= Excerpted text =
※
Search code examples
distributedfsmicrosoft-distributed-file-system

How to create distributed file system


Just for self education I decided to implement "hello world" distributed file system. The simplest one. And decide to read about theory under this subject. But... when I asking google about this it shows answers like "how to configure hdfs" or "how to set distributed fs on windows" what is not what I interested in...

Could someone please point me on some good articles or books on this subject. Thanks a lot!


Solution

  • Well, if you really decided to implement such a file system, you must start with distributed systems. I recommend reading the Tanenbaum reference book http://www.distributed-systems.net/index.php?id=distributed-systems-principles-and-paradigms

    Careful, the subject is really complex and distributed systems are all but simple to implement.

    If you want to have a look to some already implemented distributed file systems, you may have a look to GFS/GFS2 (from RedHat). You may also have a look to ocfs2 from oracle. You may also have a look to gluster https://fr.wikipedia.org/wiki/GlusterFS

    You may also be able to find some white papers on the google file system (when it was still a university work).
※
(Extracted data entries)
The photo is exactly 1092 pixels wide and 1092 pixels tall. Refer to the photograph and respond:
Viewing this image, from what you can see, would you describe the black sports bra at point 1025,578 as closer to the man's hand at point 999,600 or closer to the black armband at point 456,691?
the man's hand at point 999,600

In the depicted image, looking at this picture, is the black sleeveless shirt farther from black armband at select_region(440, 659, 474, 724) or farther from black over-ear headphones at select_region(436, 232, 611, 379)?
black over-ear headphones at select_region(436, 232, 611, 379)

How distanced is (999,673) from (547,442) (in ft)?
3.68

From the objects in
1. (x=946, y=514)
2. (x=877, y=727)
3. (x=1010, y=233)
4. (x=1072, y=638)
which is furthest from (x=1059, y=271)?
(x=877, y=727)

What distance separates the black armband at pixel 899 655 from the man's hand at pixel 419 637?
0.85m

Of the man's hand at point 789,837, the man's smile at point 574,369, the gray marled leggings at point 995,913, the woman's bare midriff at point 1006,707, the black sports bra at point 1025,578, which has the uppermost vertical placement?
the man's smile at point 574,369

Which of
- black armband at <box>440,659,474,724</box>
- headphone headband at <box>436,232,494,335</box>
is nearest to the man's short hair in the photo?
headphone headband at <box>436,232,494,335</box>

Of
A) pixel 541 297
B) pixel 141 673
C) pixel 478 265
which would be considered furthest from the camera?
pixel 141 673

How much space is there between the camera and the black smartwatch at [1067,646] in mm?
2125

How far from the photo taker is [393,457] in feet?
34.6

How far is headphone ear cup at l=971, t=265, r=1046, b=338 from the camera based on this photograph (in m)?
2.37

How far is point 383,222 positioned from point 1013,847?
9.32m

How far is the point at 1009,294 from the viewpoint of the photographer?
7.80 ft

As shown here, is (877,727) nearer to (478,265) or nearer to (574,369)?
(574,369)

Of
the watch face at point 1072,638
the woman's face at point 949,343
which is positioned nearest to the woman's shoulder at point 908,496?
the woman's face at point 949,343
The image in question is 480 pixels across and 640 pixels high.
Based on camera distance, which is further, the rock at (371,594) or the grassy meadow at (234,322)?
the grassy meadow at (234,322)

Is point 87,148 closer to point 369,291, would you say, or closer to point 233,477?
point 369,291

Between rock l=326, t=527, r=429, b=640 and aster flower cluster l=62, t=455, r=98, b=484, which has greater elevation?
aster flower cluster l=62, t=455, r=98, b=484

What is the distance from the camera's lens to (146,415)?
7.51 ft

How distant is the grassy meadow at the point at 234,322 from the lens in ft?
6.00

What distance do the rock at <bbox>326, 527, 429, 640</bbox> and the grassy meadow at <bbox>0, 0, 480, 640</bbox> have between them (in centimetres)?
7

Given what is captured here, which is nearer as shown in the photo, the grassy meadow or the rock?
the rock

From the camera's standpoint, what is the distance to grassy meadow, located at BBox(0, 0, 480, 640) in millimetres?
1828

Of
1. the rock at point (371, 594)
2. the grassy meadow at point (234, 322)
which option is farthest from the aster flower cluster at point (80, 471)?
※
= Brief 1 =
In the thread about building a distributed file system, which Oracle file system does the reply mention?
= Brief 2 =
Please continue the thread about building a distributed file system, picking up after its final sentence.

= Reply 1 =
ocfs2

= Reply 2 =
    The main problem of such distributed system is the failure detection (detect when a node crashes while writing on the file system => need to make sure there are no corruptions). There are multiple strategy, one may be to implement a journal which is protected by a distributed lock.

    Another great (classical) problem is the 'split brain' problem, when the cluster is split in two groups because of a network failure (imagine a switch that is broken). Both groups 'think' that the other one is dead (they cannot communicate with it) but there is no way to make sure that the distant group is not writing data causing the data to diverge.

    Hope you find what you want with all this.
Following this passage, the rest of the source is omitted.